Previous research in the area of speech compression has been concentrated on problems related to speech and channel coding problems applied to mobile communications. The main efforts have been focused on different methods for reaching high quality speech in the range 4.8--9.6 kbit/s. The most promising candidates seem to be schemes based on linear predictive coding (LPC), especially the Code Excited Linear Predictive (CELP), and the Multi Band Excitation (MBE) coder, recently chosen as a standard for mobile satellite communications (MOBILESAT and INMARSAT-M). The coders have been simulated, and interesting topics for further investigations are the impact the satellite channel has on the voice quality due to channel errors, and techniques for minimizing the speech degradation caused by this channel without introducing any redundancy. Work towards real-time coders has been performed mainly on the AT&T DSP32C floating-point processor, and lately also on the Analog Devices ADSP-21020.

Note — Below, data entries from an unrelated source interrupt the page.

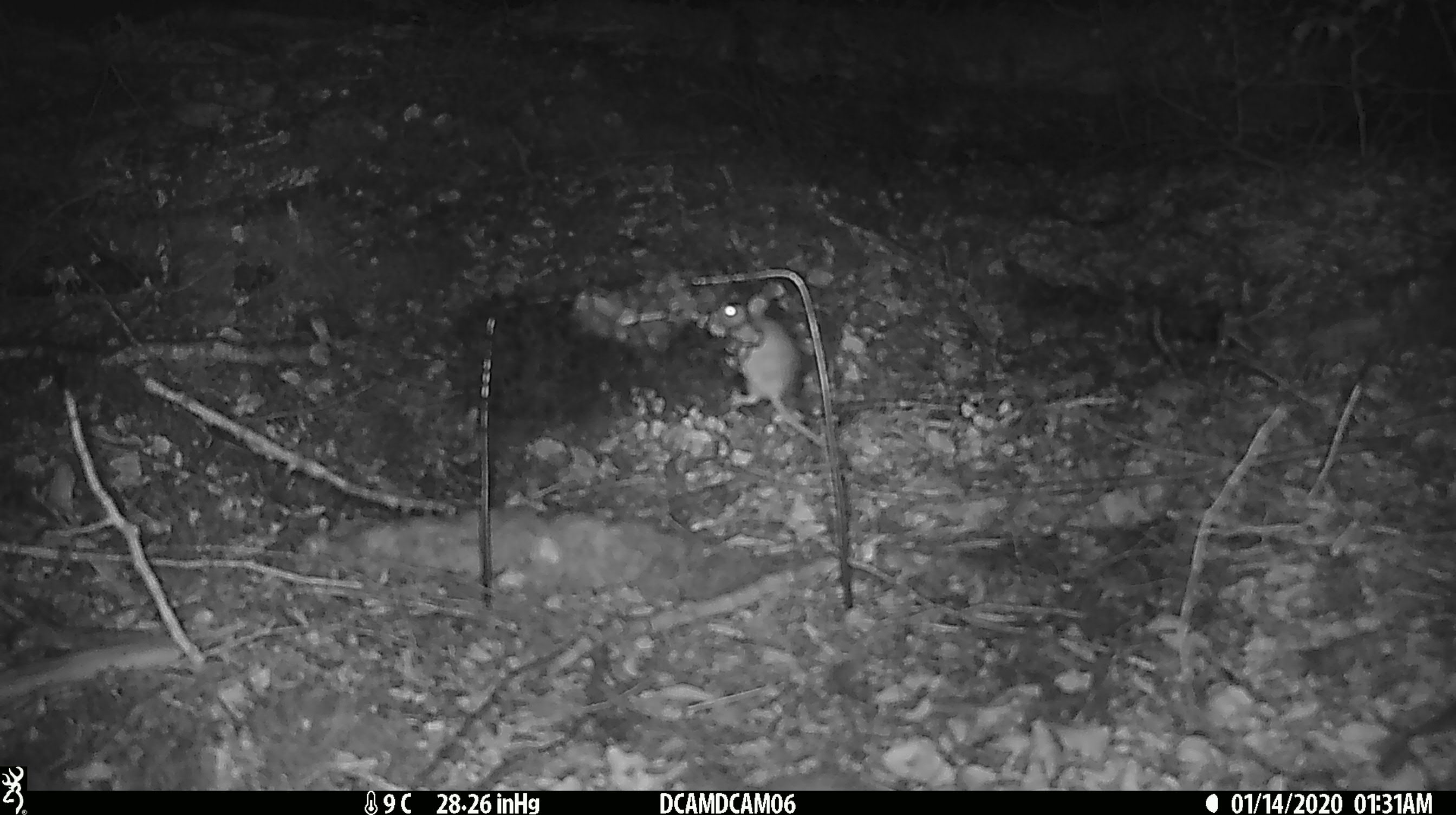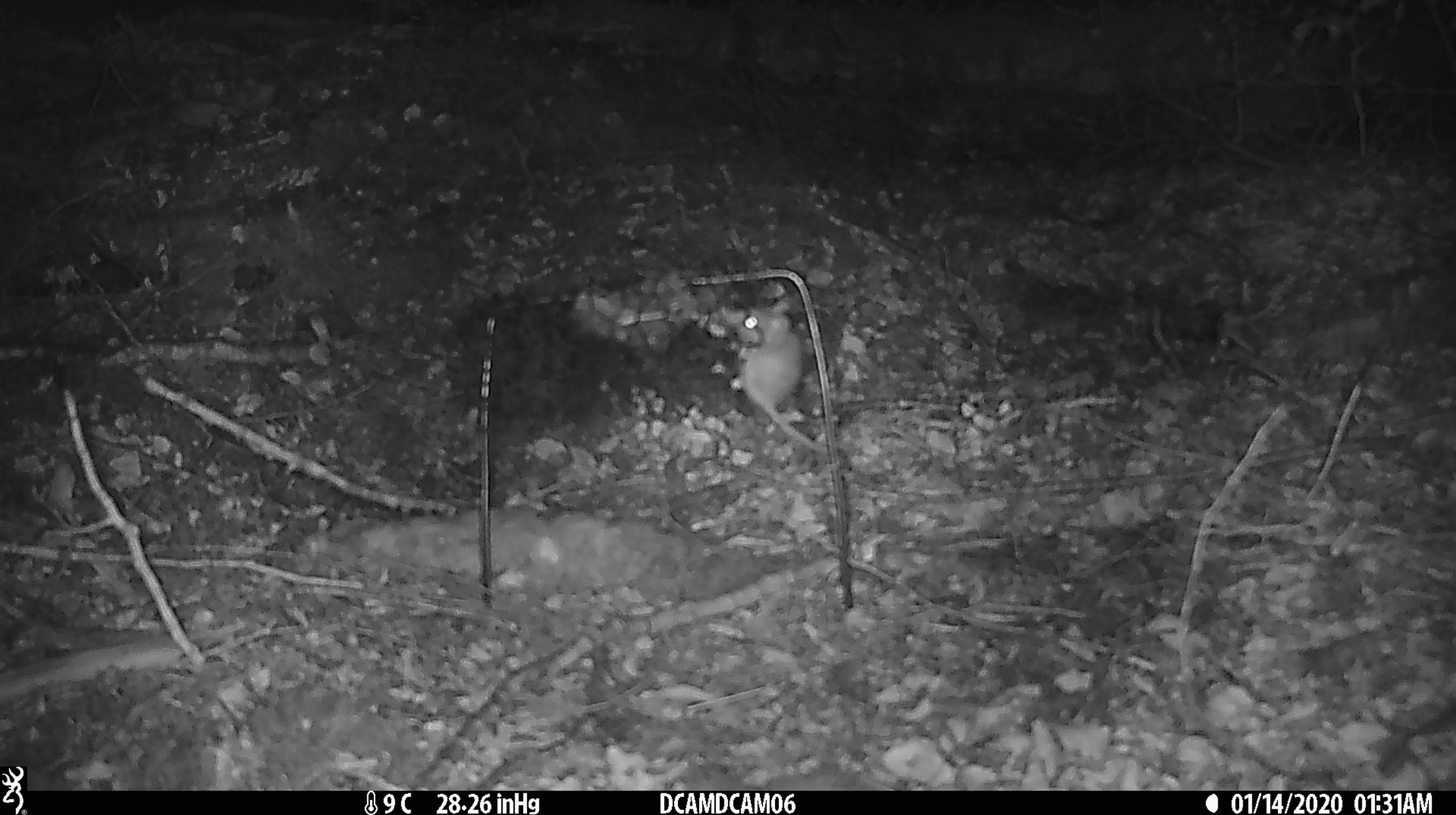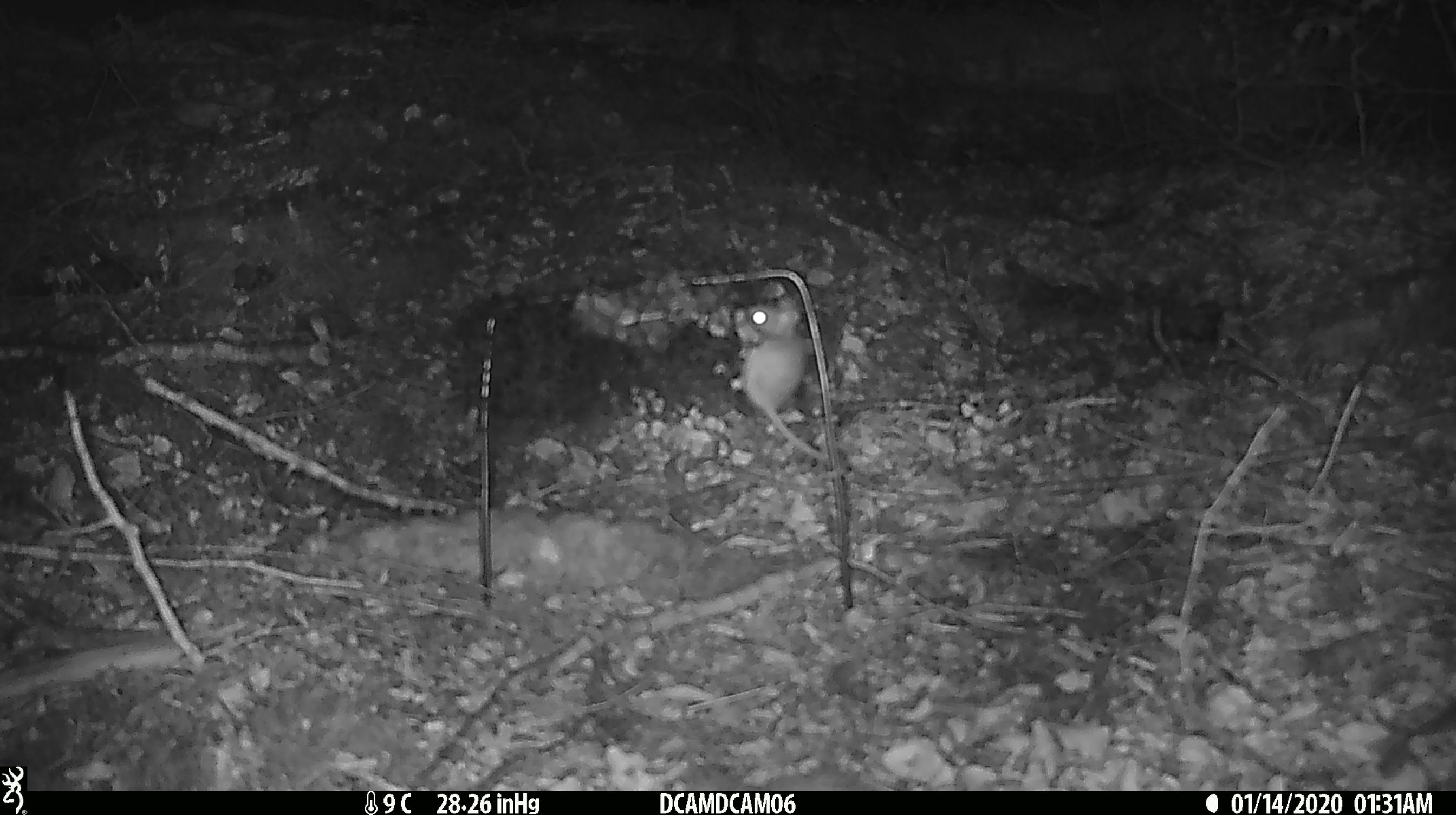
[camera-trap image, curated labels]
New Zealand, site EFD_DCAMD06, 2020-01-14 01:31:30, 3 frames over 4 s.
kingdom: Animalia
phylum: Chordata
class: Mammalia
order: Rodentia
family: Muridae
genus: Mus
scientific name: Mus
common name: mouse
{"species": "mouse (Mus)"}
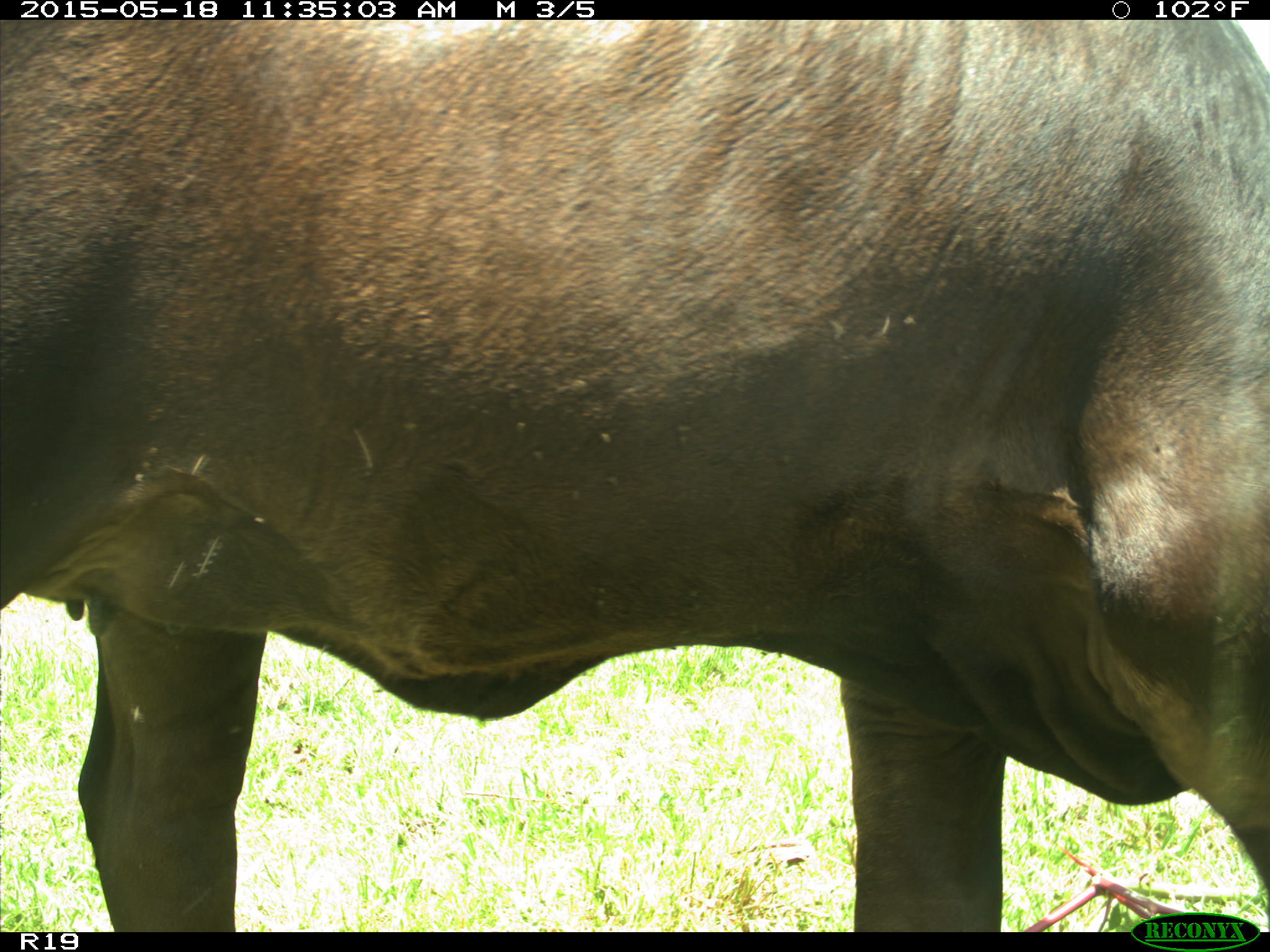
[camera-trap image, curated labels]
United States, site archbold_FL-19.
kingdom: Animalia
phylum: Chordata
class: Mammalia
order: Artiodactyla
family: Bovidae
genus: Bos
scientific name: Bos taurus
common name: domestic cow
Bos taurus (domestic cow).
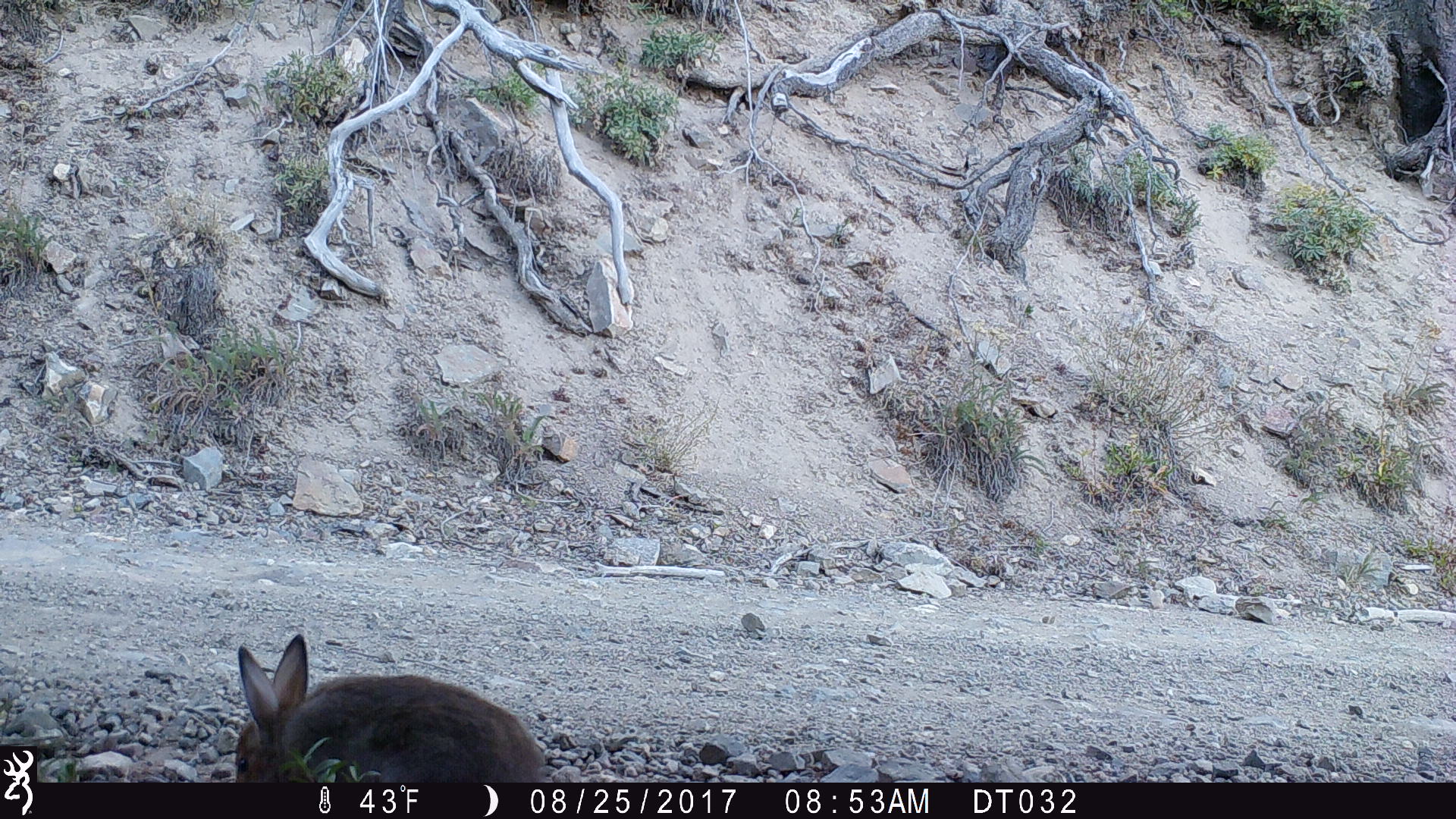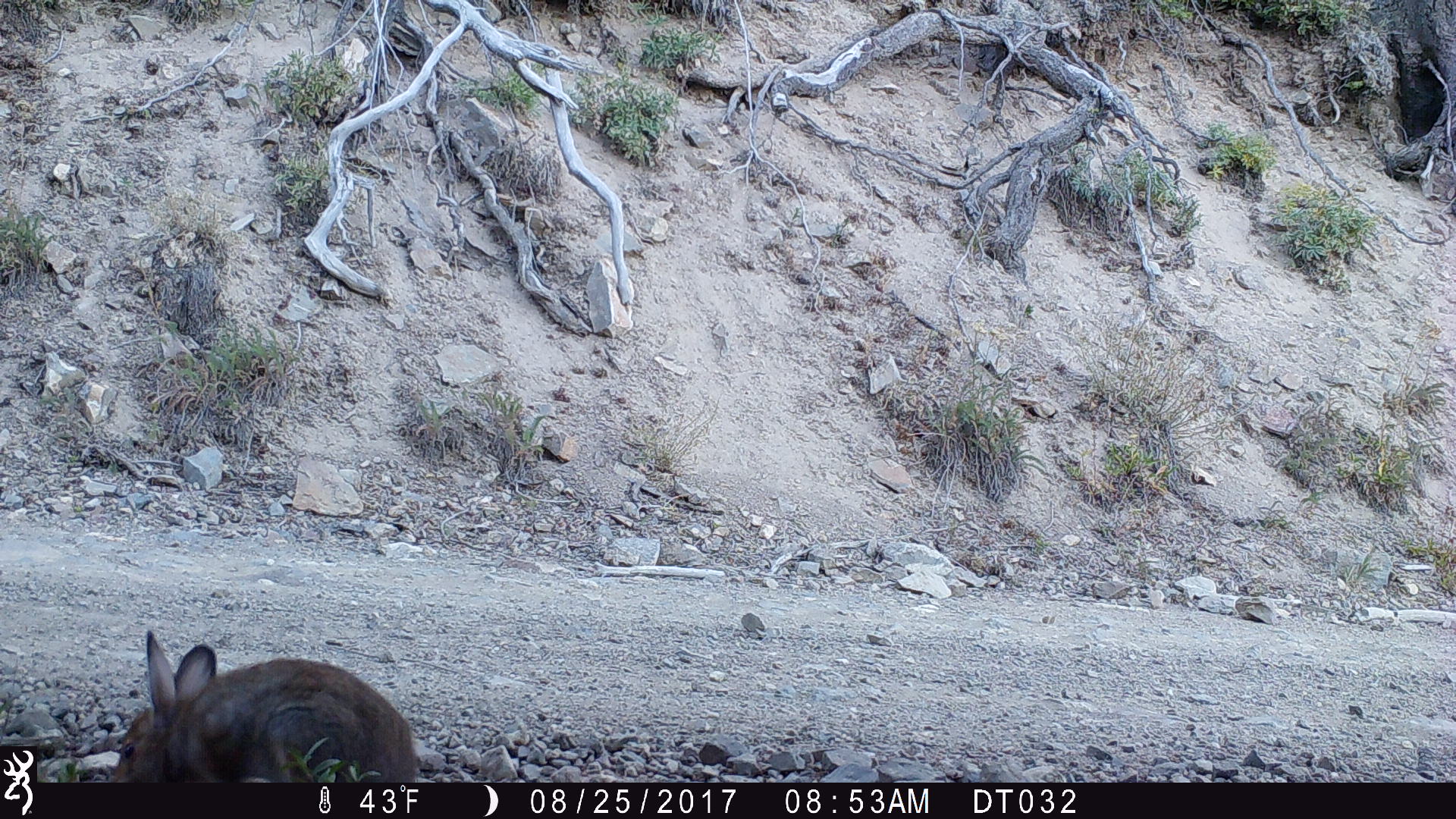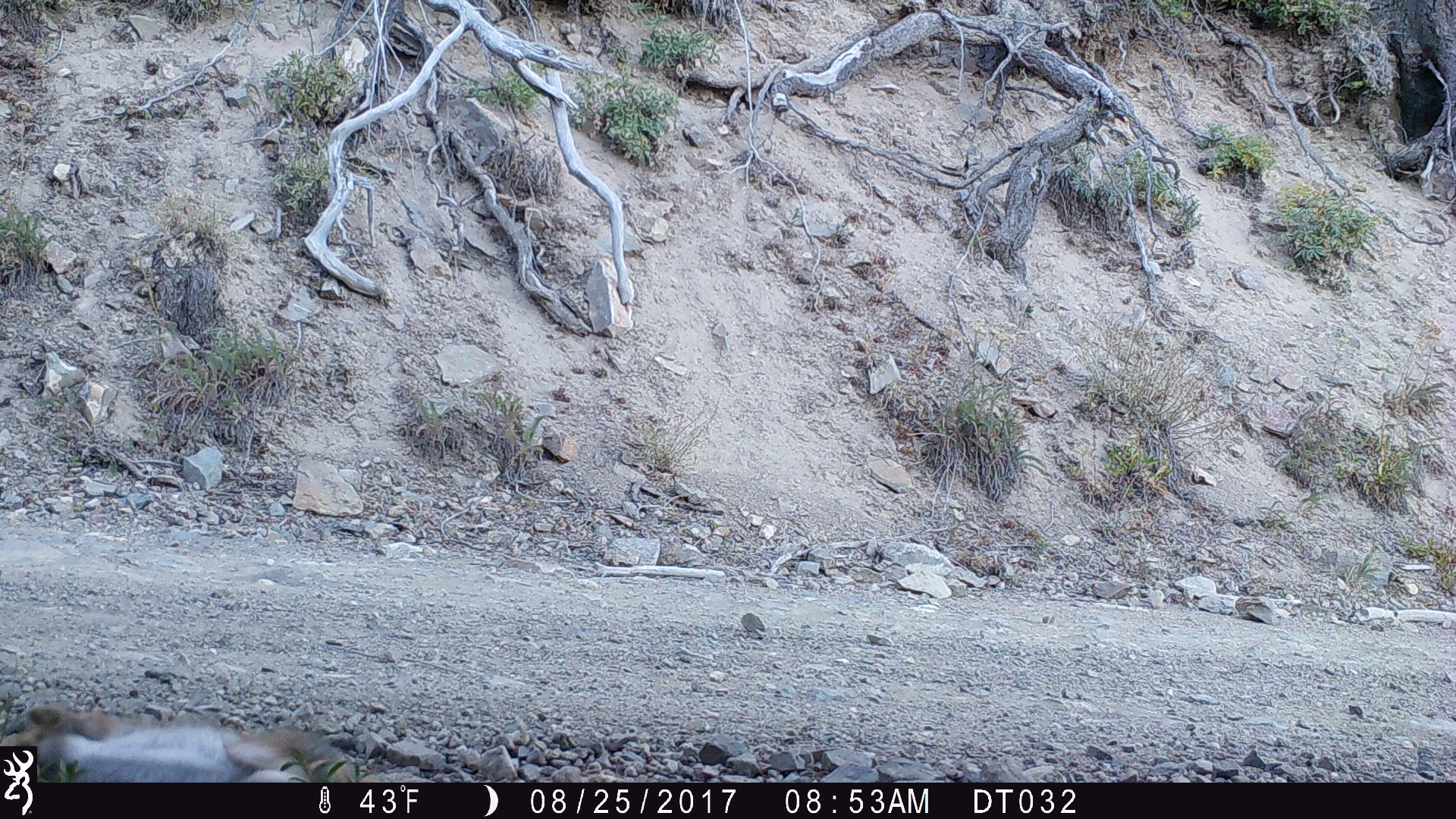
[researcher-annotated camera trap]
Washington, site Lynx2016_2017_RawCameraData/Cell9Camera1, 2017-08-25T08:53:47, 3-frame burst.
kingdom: Animalia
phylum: Chordata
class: Mammalia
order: Lagomorpha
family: Leporidae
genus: Lepus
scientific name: Lepus americanus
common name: snowshoe hare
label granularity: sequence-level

Recent work also includes high quality audio, where the aim is a lowered bit rate for transmission of wide band (7 - 20 kHz) general audio signals. For non-speech signals, the largest coding gains can be achieved by studying human audio perception, resulting in efficient error masking in inaudible frequency areas. Interesting models include various Transform Coders (Optimum Coding in Frequency, OCF in particular).

Biomedical signal processing

Our involvement with signal processing of bioelectrical signals stems in part from our multirate digital signal processing background, but is also motivated by our contacts with Sentralsjukehuset i Rogaland (Rogaland Central Hospital). In addition, we collaborate with the Medical Electronics group within the Electrical and Computer Engineering department.

Our efforts into bioelectric signal processing are concerned with the compression of ElectroCardioGram(ECG) signals, along with classification and interpretation of these. Realizing that over 160 million ECG recordings are performed each year on a worldwide basis, the attendant need for storage and transmission of these signals make the desirability of data compression obvious. This data compression must be performed in such a way that important clinical information is maintained.

For both classification and data compression we are working on schemes involving the use of filter banks, transforms and wavelets. By combining special techniques for efficient representation of the subbands, we expect to come up with compression algorithms having better compression ratios than those presently available. One algorithm based on the theory of subband coding has already been successfully demonstrated. At present, research on the efficient representation of ECG's by parametric models of subband filtered signals is in progress. We are also working on extending our coding methods to multidimensional ECG recordings.